Daisy turned her cold gaze upon Koops, a fever warm smile still stretching her dirty lips. Koops eventually found his voice.
"Uh, hi. I'm Koops. Captain Koops. Pleased to meet you." He rubbed the back of his neck. He blushed. He touched the bandage on his beak. Then he moved on to trying not to squirm.
"Thank you again for freeing me from that hellish prison, King Bowser and Captain Koops. As you've no doubt noticed, I've been the guest of the queen for quite some time." Daisy looked down at the greasy rags that might once have been a caramel silk ballroom gown. She stopped smiling and Bowser could suddenly breathe easier.
A series of bloodcurdling screams soaked through the deck overhead. The stampede of many boots pummeled the planks like a drum. Impossible to tell if the crazed beat was a march into battle or panicked retreat. Luigi's good work had commenced.
"It would seem Luigi is free as well," said Daisy, gazing upwards and tapping her lips with a fingertip.
"You know him?" asked Koops.
Her eyes widened. "Oh, yesss. A fascinating man. So sensitive. So sorrowful." More screams filtered down. Something heavy, perhaps a skull, thumped hard against the deck, over and over, shaking loose wood shavings to sprinkle down upon their heads. "So furious."
Bowser knew they should be hurrying on, yet Daisy's voice entranced him. And there was something he wanted to confirm. "I think I know who you are. Princess Daisy, of Sarasaland?"
Daisy curtsied. "Just so. Though the proper title is now Empress. The rest of my family has passed into the afterlife." She said this the same way she spoke of every other subject, in a breathy whisper tinged with some emotion Bowser could not define. Wonder? Amusement? Rapture?
It was well known that, of all her adversaries, the only rival reputed to make Queen Peach Toadstool visually nervous was Princess Daisy. People spoke in whispers of Daisy and her dynasty behind closed doors, invoking their names no more than strictly necessary. She had disappeared months ago, and the common consensus was that the truant princess held her court inside the bellies of the Cheep-Cheeps prowling Peach's moat.
"Tell me, does my empire remain sovereign?"
"Yes, but not under your dynasty. Peach leaves Sarasaland alone only because Tatanga seized control in your absence and elected himself Dictator," said Koops.
The captain had a dreamy cast to his face that Bowser liked not one bit. He cleared his throat.

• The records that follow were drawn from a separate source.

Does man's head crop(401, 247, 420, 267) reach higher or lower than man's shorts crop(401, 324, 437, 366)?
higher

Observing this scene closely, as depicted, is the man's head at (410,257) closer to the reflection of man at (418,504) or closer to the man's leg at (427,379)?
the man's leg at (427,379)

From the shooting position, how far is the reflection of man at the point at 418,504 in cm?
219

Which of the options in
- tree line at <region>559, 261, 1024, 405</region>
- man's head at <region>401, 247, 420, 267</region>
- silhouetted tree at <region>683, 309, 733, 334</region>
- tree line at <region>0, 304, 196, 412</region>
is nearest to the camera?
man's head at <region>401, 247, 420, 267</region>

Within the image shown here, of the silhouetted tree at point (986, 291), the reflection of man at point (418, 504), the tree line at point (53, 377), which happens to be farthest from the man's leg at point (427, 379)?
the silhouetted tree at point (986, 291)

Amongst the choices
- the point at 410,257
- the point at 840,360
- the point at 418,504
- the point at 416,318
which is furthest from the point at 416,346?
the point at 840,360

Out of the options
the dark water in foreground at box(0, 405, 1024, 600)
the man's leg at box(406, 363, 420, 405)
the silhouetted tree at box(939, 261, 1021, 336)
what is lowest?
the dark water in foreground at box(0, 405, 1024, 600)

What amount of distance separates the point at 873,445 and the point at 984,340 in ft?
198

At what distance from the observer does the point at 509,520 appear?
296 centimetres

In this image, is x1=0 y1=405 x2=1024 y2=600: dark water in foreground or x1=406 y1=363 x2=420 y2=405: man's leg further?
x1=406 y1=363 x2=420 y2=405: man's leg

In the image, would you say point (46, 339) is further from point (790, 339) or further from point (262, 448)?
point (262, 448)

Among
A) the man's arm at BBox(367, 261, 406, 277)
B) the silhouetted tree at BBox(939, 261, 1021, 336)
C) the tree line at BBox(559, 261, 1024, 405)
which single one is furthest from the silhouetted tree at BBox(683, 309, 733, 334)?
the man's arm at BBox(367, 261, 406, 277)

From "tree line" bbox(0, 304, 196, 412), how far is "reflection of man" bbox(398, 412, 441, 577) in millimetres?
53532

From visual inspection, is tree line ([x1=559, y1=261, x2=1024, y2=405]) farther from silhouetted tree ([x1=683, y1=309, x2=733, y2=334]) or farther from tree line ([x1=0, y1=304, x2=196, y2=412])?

"It's been great getting to know you, Your Grace, but Peach will get lonely without my fist to keep her face company." Doing his best to sound casual, Bowser popped the all-important question. "You want in on that action?"
"Do. I. Ever. You—may I call you Bowser? Yes, you practically read my mind. I would love very much to join Your Majesty in a rampage of uninhibited slaughter. Shall we?"
Empress Daisy gestured for them to follow and began sauntering down the passageway, only a trace of wobble in her gait from the many weeks of deprivation and hardship. Bowser and Koops exchanged nervous glances and followed.